Abstract

Making the decision whether a patient with chest disease can undergo lung surgery may be easier if the anatomical extent of the disease and the functional effects of resection can be estimated. Although information can be gained by non-invasive physiological studies of lung function of a routine kind, these cannot define the anatomical extent of the disease or distinguish the relative influence of affected and unaffected parts as estimates of lung function. Whole lung ventilation and perfusion scans provide immediate topographic information but have limited resolution and anatomical accuracy, particularly when the architecture of the lung is disturbed by disease. Bronchoscopy gives direct visual information about the more central airways but little or none about the function of the areas they serve.This paper gives brief descriptions of a series of procedures which could help in assessing the feasibility of lung surgery. The size, shape and volumes of individual lungs and lobes can be estimated from plain chest radiographs. Corresponding information about individual segments, and about lobes not delineated by normal X-ray, can be obtained using radio-active krypton 81m and a gamma camera during otherwise routine fibreoptic bronchosopy.

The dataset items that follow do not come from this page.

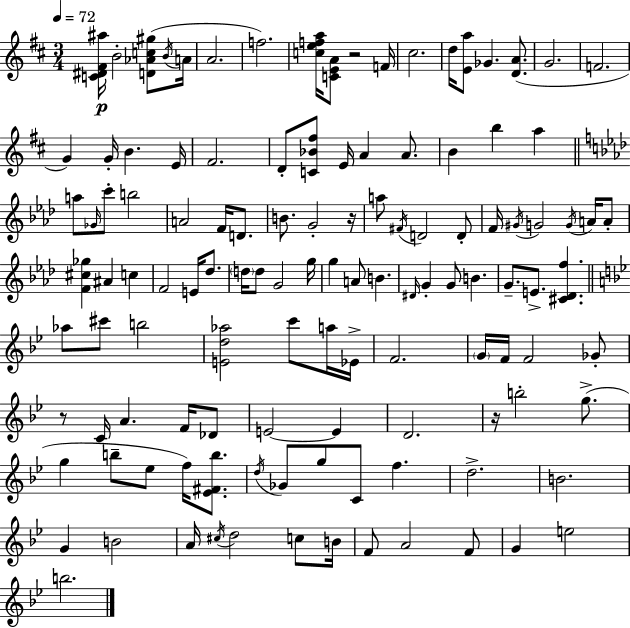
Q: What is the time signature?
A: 3/4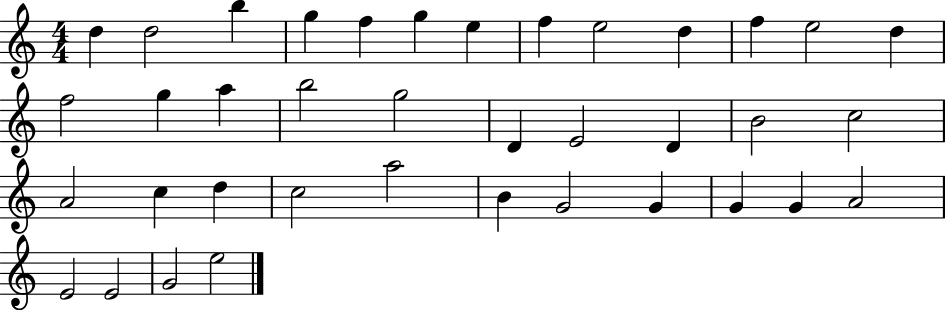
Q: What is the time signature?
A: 4/4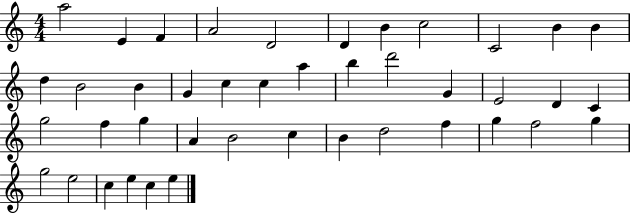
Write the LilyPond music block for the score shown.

{
  \clef treble
  \numericTimeSignature
  \time 4/4
  \key c \major
  a''2 e'4 f'4 | a'2 d'2 | d'4 b'4 c''2 | c'2 b'4 b'4 | \break d''4 b'2 b'4 | g'4 c''4 c''4 a''4 | b''4 d'''2 g'4 | e'2 d'4 c'4 | \break g''2 f''4 g''4 | a'4 b'2 c''4 | b'4 d''2 f''4 | g''4 f''2 g''4 | \break g''2 e''2 | c''4 e''4 c''4 e''4 | \bar "|."
}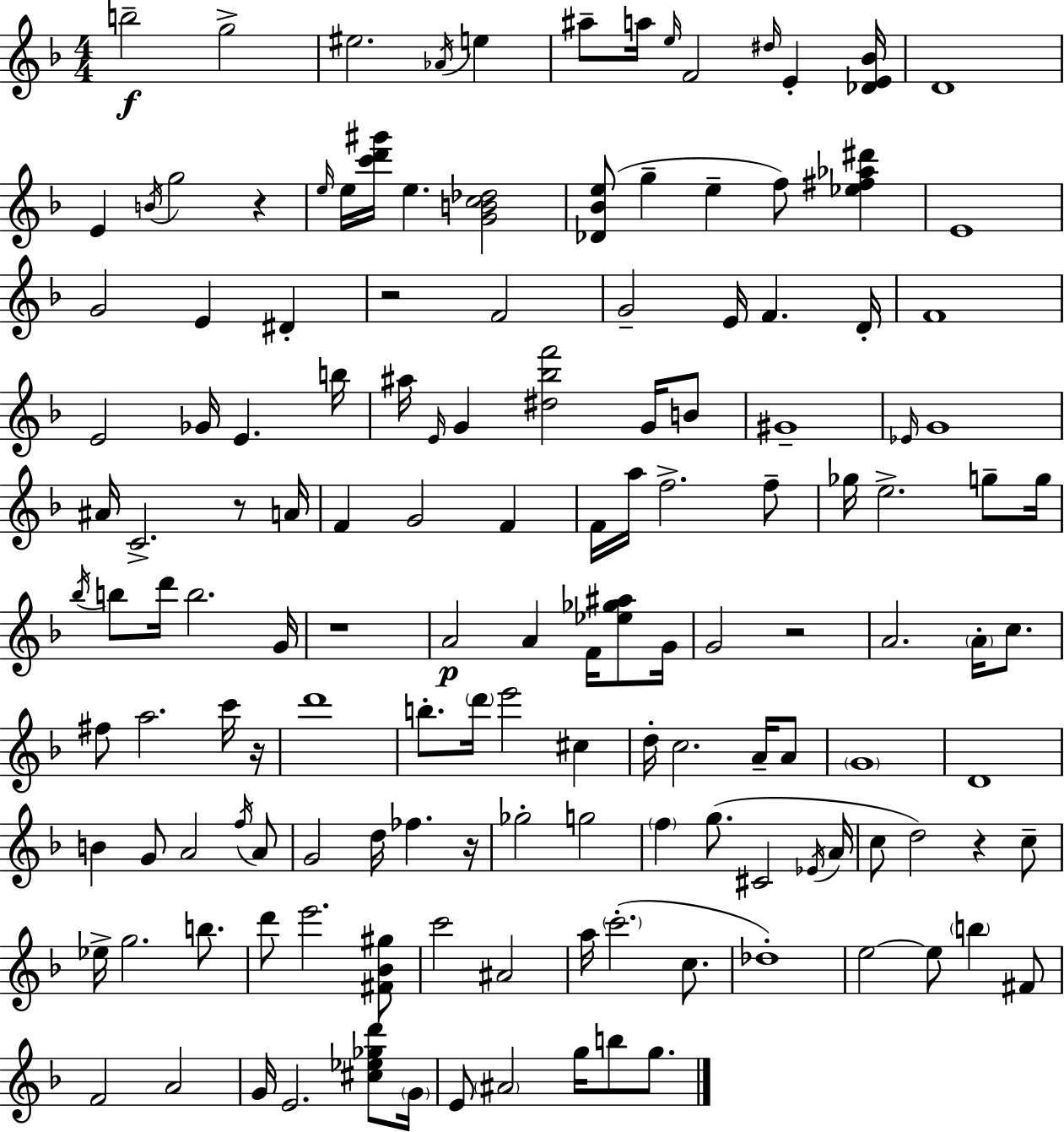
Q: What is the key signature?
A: D minor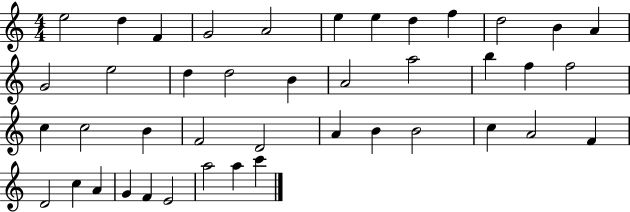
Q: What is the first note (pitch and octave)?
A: E5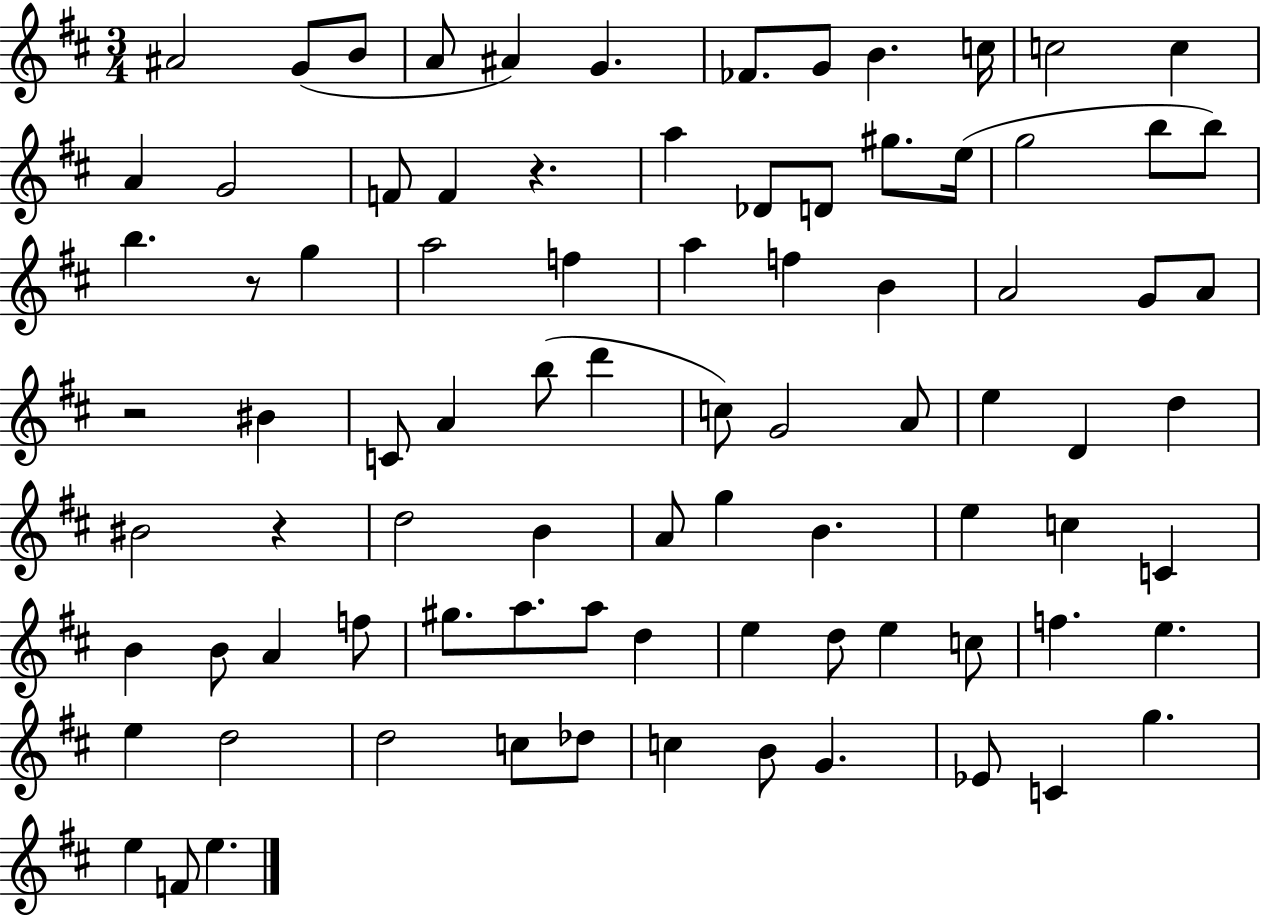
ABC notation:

Similarly the volume, alveolar ventilation and effective blood flow of lobes and segments can be determined by simple single-breath manoeuvres at bronchoscopy using a respiratory mass spectrometer. The radio-isotope and spectrometric tests can be obtained in the same breath. The spectrometric tests can be recorded from more than one part of the lung within the same breath. All of the procedures give information in terms of anatomical units of interest to the surgeon.